Challenge
Emit the entire listing verbatim.

Records for the exercise

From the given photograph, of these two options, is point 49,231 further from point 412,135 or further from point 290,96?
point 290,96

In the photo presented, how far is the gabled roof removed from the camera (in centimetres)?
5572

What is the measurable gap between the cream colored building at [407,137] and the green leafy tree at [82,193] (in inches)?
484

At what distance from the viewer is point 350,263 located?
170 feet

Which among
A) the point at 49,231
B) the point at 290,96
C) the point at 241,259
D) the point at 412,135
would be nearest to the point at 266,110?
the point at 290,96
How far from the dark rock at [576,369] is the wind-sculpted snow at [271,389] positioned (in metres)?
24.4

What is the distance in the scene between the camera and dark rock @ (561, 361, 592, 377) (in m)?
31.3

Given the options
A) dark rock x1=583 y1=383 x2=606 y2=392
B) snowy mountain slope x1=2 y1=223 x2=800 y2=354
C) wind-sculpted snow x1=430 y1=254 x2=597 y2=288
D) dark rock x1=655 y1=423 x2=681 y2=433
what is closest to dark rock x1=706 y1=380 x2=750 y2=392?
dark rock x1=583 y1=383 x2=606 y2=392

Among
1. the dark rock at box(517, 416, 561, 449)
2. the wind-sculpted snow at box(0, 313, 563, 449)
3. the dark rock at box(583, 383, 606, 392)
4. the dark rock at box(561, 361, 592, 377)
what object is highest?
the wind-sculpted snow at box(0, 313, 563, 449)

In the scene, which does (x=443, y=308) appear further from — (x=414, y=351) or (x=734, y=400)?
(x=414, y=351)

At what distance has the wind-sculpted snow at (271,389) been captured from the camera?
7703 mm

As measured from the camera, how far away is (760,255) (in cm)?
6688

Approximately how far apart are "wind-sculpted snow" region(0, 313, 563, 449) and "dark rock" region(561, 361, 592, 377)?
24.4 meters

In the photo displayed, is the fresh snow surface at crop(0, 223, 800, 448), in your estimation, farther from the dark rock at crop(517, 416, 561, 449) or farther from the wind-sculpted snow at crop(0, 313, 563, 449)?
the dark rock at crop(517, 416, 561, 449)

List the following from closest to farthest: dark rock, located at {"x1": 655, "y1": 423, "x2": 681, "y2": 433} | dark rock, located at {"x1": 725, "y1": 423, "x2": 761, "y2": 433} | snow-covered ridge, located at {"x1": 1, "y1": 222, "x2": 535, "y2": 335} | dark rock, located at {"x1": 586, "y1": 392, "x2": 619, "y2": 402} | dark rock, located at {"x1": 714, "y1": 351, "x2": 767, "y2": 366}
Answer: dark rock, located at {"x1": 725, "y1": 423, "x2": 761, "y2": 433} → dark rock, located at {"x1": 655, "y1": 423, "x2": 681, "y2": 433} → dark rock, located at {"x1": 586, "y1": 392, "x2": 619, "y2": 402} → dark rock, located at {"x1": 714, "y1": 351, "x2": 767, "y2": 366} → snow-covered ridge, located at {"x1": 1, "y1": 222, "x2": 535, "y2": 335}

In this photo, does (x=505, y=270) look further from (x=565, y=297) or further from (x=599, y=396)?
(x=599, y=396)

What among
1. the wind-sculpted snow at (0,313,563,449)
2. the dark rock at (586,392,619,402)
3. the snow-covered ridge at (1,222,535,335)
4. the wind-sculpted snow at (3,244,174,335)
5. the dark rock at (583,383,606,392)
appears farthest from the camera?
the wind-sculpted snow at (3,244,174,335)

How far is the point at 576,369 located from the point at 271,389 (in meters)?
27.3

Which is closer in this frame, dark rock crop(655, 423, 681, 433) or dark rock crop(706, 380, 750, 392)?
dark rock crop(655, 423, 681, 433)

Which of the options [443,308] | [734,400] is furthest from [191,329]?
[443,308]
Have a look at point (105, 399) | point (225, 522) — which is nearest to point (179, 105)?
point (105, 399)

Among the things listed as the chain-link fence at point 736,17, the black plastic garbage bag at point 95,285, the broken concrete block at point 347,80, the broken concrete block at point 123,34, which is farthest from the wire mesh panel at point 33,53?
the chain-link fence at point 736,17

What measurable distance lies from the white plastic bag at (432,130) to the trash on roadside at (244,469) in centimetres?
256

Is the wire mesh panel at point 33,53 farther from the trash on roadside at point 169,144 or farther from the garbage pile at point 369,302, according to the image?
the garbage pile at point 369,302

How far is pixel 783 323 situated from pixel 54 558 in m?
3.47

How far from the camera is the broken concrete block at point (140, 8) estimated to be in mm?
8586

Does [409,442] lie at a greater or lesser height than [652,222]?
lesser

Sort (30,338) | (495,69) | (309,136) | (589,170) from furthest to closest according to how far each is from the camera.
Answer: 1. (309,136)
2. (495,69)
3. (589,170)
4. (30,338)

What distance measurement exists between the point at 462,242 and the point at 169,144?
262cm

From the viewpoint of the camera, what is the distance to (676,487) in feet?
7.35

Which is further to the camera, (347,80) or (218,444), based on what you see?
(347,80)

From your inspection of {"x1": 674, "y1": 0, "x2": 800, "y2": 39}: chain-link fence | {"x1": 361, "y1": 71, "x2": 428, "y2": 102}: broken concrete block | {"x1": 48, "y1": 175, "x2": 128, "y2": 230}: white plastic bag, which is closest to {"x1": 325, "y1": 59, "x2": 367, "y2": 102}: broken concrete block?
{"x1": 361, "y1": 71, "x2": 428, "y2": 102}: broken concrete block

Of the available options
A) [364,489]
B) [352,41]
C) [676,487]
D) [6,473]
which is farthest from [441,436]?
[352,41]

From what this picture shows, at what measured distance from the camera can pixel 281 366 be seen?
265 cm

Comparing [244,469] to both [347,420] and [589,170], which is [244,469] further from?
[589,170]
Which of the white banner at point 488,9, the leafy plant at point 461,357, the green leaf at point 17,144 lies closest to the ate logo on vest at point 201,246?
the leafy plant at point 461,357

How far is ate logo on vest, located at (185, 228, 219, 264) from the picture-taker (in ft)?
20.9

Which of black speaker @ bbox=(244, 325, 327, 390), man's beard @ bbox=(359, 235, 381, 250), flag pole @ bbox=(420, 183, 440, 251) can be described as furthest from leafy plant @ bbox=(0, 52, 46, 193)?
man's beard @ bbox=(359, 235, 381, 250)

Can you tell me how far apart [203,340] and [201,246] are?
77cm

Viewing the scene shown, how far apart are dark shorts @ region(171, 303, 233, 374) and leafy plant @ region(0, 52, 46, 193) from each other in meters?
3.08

Written answer
From the given photograph, of these two options, is point 49,231 further from point 412,135 or further from point 290,96?
point 290,96

In the photo presented, how far is the gabled roof removed from the camera (in centimetres)?
5572

What is the measurable gap between the cream colored building at [407,137] and the green leafy tree at [82,193] (in inches)?
484

At what distance from the viewer is point 350,263 located?
170 feet

Which among
A) the point at 49,231
B) the point at 290,96
C) the point at 241,259
D) the point at 412,135
would be nearest to the point at 266,110?
the point at 290,96
How far from the dark rock at [576,369] is the wind-sculpted snow at [271,389] positioned (in metres)?
24.4

What is the distance in the scene between the camera and dark rock @ (561, 361, 592, 377) (in m)?
31.3

Given the options
A) dark rock x1=583 y1=383 x2=606 y2=392
B) snowy mountain slope x1=2 y1=223 x2=800 y2=354
C) wind-sculpted snow x1=430 y1=254 x2=597 y2=288
D) dark rock x1=655 y1=423 x2=681 y2=433
what is closest to dark rock x1=706 y1=380 x2=750 y2=392?
dark rock x1=583 y1=383 x2=606 y2=392

Among
1. the dark rock at box(517, 416, 561, 449)
2. the wind-sculpted snow at box(0, 313, 563, 449)
3. the dark rock at box(583, 383, 606, 392)
4. the dark rock at box(561, 361, 592, 377)
what object is highest?
the wind-sculpted snow at box(0, 313, 563, 449)

In the scene, which does (x=443, y=308) appear further from — (x=414, y=351) or (x=734, y=400)?
(x=414, y=351)

At what distance has the wind-sculpted snow at (271,389) been captured from the camera?
7703 mm

As measured from the camera, how far away is (760,255) (in cm)?
6688

Approximately how far apart are "wind-sculpted snow" region(0, 313, 563, 449) and "dark rock" region(561, 361, 592, 377)?
24.4 meters

In the photo displayed, is the fresh snow surface at crop(0, 223, 800, 448), in your estimation, farther from the dark rock at crop(517, 416, 561, 449) or farther from the wind-sculpted snow at crop(0, 313, 563, 449)?
the dark rock at crop(517, 416, 561, 449)

List the following from closest to farthest: dark rock, located at {"x1": 655, "y1": 423, "x2": 681, "y2": 433} | dark rock, located at {"x1": 725, "y1": 423, "x2": 761, "y2": 433} | snow-covered ridge, located at {"x1": 1, "y1": 222, "x2": 535, "y2": 335} | dark rock, located at {"x1": 586, "y1": 392, "x2": 619, "y2": 402} | dark rock, located at {"x1": 714, "y1": 351, "x2": 767, "y2": 366}
Answer: dark rock, located at {"x1": 725, "y1": 423, "x2": 761, "y2": 433} → dark rock, located at {"x1": 655, "y1": 423, "x2": 681, "y2": 433} → dark rock, located at {"x1": 586, "y1": 392, "x2": 619, "y2": 402} → dark rock, located at {"x1": 714, "y1": 351, "x2": 767, "y2": 366} → snow-covered ridge, located at {"x1": 1, "y1": 222, "x2": 535, "y2": 335}

In this photo, does (x=505, y=270) look further from (x=565, y=297) or further from (x=599, y=396)?
(x=599, y=396)

What among
1. the wind-sculpted snow at (0,313,563,449)
2. the dark rock at (586,392,619,402)
3. the snow-covered ridge at (1,222,535,335)
4. the wind-sculpted snow at (3,244,174,335)
5. the dark rock at (583,383,606,392)
appears farthest from the camera?
the wind-sculpted snow at (3,244,174,335)

How far is the point at 576,369 located from the point at 271,389 (in meters)?
27.3

Which is closer in this frame, dark rock crop(655, 423, 681, 433) or dark rock crop(706, 380, 750, 392)?
dark rock crop(655, 423, 681, 433)

Which of the options [443,308] | [734,400] is furthest from [191,329]?
[443,308]
Have a look at point (105, 399) | point (225, 522) — which is nearest to point (179, 105)?
point (105, 399)

Among the things listed as the chain-link fence at point 736,17, the black plastic garbage bag at point 95,285, the broken concrete block at point 347,80, the broken concrete block at point 123,34, which is farthest from the wire mesh panel at point 33,53?
the chain-link fence at point 736,17

What measurable distance lies from the white plastic bag at (432,130) to the trash on roadside at (244,469) in centimetres?
256

Is the wire mesh panel at point 33,53 farther from the trash on roadside at point 169,144 or farther from the garbage pile at point 369,302, according to the image?
the garbage pile at point 369,302

How far is pixel 783 323 situated from pixel 54 558 in m?
3.47

How far from the camera is the broken concrete block at point (140, 8) estimated to be in mm?
8586

Does [409,442] lie at a greater or lesser height than [652,222]?
lesser

Sort (30,338) | (495,69) | (309,136) | (589,170) from furthest to closest according to how far each is from the camera.
Answer: 1. (309,136)
2. (495,69)
3. (589,170)
4. (30,338)

What distance measurement exists between the point at 462,242 and the point at 169,144?
262cm

From the viewpoint of the camera, what is the distance to (676,487) in feet?
7.35

Which is further to the camera, (347,80) or (218,444), based on what you see?
(347,80)

From your inspection of {"x1": 674, "y1": 0, "x2": 800, "y2": 39}: chain-link fence | {"x1": 361, "y1": 71, "x2": 428, "y2": 102}: broken concrete block | {"x1": 48, "y1": 175, "x2": 128, "y2": 230}: white plastic bag, which is closest to {"x1": 325, "y1": 59, "x2": 367, "y2": 102}: broken concrete block?
{"x1": 361, "y1": 71, "x2": 428, "y2": 102}: broken concrete block

Of the available options
A) [364,489]
B) [352,41]
C) [676,487]
D) [6,473]
which is farthest from [441,436]?
[352,41]

From what this picture shows, at what measured distance from the camera can pixel 281 366 be seen?
265 cm

Comparing [244,469] to both [347,420] and [589,170], which is [244,469] further from?
[589,170]
Which of the white banner at point 488,9, the leafy plant at point 461,357, the green leaf at point 17,144 lies closest to the ate logo on vest at point 201,246?
the leafy plant at point 461,357

How far is ate logo on vest, located at (185, 228, 219, 264) from the picture-taker (in ft)?
20.9

Which of black speaker @ bbox=(244, 325, 327, 390), man's beard @ bbox=(359, 235, 381, 250), flag pole @ bbox=(420, 183, 440, 251) can be described as furthest from leafy plant @ bbox=(0, 52, 46, 193)?
man's beard @ bbox=(359, 235, 381, 250)

Can you tell me how far apart [203,340] and [201,246] are?
77cm

Viewing the scene shown, how far apart are dark shorts @ region(171, 303, 233, 374) and leafy plant @ region(0, 52, 46, 193) from each other in meters?
3.08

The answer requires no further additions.